Einfach ausgedrückt: Patienten in klinischen Adipositasstudien können sich körperlich und emotional unwohl fühlen. Daher ist ein gutes Verhältnis zum PI und dem Personal vor Ort für den Erfolg der Studie von entscheidender Bedeutung. Wenn dieselbe Person sich während der gesamten Studie von Anfang bis Ende um den Patienten kümmert, kann dies einen großen Beitrag dazu leisten, das Engagement der Patienten aufrechtzuerhalten.
Auch die Zusammenarbeit mit Patientenvertretungen kann von Vorteil sein, insbesondere wenn sie bereits in der frühen Phase der Protokollentwicklung einbezogen werden. Patientenvertreter können:
Helfen Sie Sponsoren dabei, festzustellen, ob die Vorschläge des Protokolls die wichtigsten Anliegen und Bedürfnisse der Patienten berücksichtigen. Helfen Sie dabei, das Studiendesign zu verbessern, indem Sie Einblicke in die Patientenperspektive und die Wahrscheinlichkeit geben, dass die Patienten alle Besuche/Verfahren einhalten. Dienen Sie als Unterstützungssystem für Patienten/Pflegekräfte, indem Sie ihnen klarmachen, dass sie nicht allein sind; sie sind Teil einer Gemeinschaft von Menschen mit ähnlichen Herausforderungen. Informieren Sie Familien, Pflegekräfte und Freunde darüber, wie sie ihre Angehörigen unterstützen können, die an einer Studie teilnehmen und auf ihre Ziele hinarbeiten.
Wenn Kinder an klinischen Studien teilnehmen, sind möglicherweise zusätzliche Schritte erforderlich. Schließlich kochen Kinder normalerweise nicht für sich selbst und werden möglicherweise nicht zu einem gesunden Lebensstil inspiriert, wenn dies nicht auch ihre ganze Familie tut. Daher erfordern Adipositas-Studien bei Kindern normalerweise spezielle Instrumente zur Einbindung und Bindung. Die Aufklärung der gesamten Familie ist erforderlich, ebenso wie Geräte, die es Kindern und Jugendlichen unterhaltsam machen, Ergebnisse zu berichten.
Schritte in die richtige Richtung
Fettleibigkeit ist ein komplexer körperlicher Zustand, der auch erheblich von SDOH beeinflusst wird. Sie existiert nicht isoliert, und die Suche nach klinischen Lösungen sollte dies auch nicht tun. Um diese globale Gesundheitskrise erfolgreich zu bekämpfen, muss die klinische Forschung ganzheitlicher, integrierter und patientenorientierter werden.

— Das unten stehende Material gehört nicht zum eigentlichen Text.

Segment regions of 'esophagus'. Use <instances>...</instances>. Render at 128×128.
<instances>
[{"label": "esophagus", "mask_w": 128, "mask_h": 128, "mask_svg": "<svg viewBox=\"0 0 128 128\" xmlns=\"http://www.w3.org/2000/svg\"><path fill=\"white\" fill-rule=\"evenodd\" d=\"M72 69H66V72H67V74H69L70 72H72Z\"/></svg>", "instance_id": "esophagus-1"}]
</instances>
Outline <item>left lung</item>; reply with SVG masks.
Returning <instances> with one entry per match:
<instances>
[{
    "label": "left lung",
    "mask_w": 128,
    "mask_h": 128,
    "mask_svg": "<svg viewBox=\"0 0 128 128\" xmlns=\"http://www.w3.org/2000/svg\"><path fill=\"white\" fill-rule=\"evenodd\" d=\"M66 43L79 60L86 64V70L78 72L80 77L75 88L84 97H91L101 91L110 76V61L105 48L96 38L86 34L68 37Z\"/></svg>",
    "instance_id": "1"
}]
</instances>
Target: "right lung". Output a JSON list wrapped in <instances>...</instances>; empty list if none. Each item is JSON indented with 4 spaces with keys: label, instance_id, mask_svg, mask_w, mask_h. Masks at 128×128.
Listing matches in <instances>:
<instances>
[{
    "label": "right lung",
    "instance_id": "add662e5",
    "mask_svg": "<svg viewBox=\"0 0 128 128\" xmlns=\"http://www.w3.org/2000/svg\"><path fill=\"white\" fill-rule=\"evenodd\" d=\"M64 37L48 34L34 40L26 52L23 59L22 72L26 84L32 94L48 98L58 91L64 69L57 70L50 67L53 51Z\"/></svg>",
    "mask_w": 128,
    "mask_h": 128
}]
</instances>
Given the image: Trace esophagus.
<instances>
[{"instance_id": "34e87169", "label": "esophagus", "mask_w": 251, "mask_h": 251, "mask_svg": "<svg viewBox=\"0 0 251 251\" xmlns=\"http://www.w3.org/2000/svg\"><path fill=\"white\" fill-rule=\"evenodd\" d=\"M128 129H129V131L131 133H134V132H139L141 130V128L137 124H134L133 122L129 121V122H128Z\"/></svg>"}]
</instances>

In der wissenschaftlichen Stellungnahme der AHA heißt es, dass noch viele Lücken geschlossen werden müssen, bevor die Adipositasforschung ihren Weg in die klinische Praxis finden kann. Dasselbe gilt vielleicht auch für klinische Studien. Um die Lücken zwischen miteinander verbundenen klinischen Zuständen und SDOH-Faktoren wirklich zu schließen, beginnen Adipositas-bezogene Studien, ihren Blickwinkel zu erweitern. Es ist erfreulich, die Entwicklung hin zur Bewertung multidisziplinärer Endpunkte und zur Einführung patientenzentrierterer Studiendesigns zu beobachten.

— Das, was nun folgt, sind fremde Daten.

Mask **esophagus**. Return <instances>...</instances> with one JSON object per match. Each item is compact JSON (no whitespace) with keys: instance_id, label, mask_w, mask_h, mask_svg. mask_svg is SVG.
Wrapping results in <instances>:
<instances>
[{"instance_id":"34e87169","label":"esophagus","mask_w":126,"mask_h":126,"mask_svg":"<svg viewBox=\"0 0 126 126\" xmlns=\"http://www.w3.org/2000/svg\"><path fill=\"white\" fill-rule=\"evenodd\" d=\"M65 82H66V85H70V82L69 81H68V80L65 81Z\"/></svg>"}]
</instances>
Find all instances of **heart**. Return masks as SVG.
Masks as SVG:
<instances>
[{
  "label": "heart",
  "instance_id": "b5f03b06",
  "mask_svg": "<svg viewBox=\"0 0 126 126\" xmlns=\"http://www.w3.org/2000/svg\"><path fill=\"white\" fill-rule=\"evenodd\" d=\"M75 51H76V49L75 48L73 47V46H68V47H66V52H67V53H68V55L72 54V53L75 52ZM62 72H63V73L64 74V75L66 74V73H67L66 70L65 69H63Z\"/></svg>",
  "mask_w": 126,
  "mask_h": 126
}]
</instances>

Auf der Suche nach Lösungen sind dies Schritte in die richtige Richtung.
Foto: Antonio_Diaz, Getty Images
Alessandra Vignola ist Präsidentin der Geschäftseinheit Cardiovascular & Metabolic bei Worldwide Clinical Trials. Sie verfügt über mehr als 30 Jahre Erfahrung in der pharmazeutischen und klinischen Forschung und hat therapeutisches Fachwissen in verschiedenen Indikationen, darunter Herz-Kreislauf, Endokrinologie, Magen-Darm, Leber, Immunologie, Hämatologie und Onkologie. Von Projektmanagement und strategischer Planung bis hin zu klinischen Abläufen und Geschäftsstrategien bringt sie eine Fülle von Fachwissen in ihre Arbeit bei Worldwide ein.

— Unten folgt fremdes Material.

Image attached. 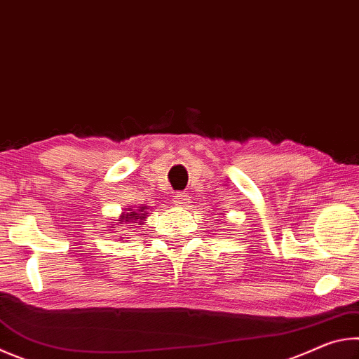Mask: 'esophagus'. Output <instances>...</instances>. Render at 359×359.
Segmentation results:
<instances>
[{"label":"esophagus","instance_id":"34e87169","mask_svg":"<svg viewBox=\"0 0 359 359\" xmlns=\"http://www.w3.org/2000/svg\"><path fill=\"white\" fill-rule=\"evenodd\" d=\"M187 201H188V198L185 193H175L172 196V203L177 205H184V204H187Z\"/></svg>","mask_w":359,"mask_h":359}]
</instances>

Alessandra begann ihre Karriere als Clinical Research Associate bei Bristol Myers Squibb, gefolgt von verschiedenen Positionen bei Pfizer, PPD und Thermo Fisher Scientific – zuletzt als Vice President, Metabolic & Liver Disease Area Lead. Sie hat einen Bachelor in Pharmazie-Biochemie von der Universidade de São Paulo und spricht fließend Englisch, Portugiesisch und Spanisch.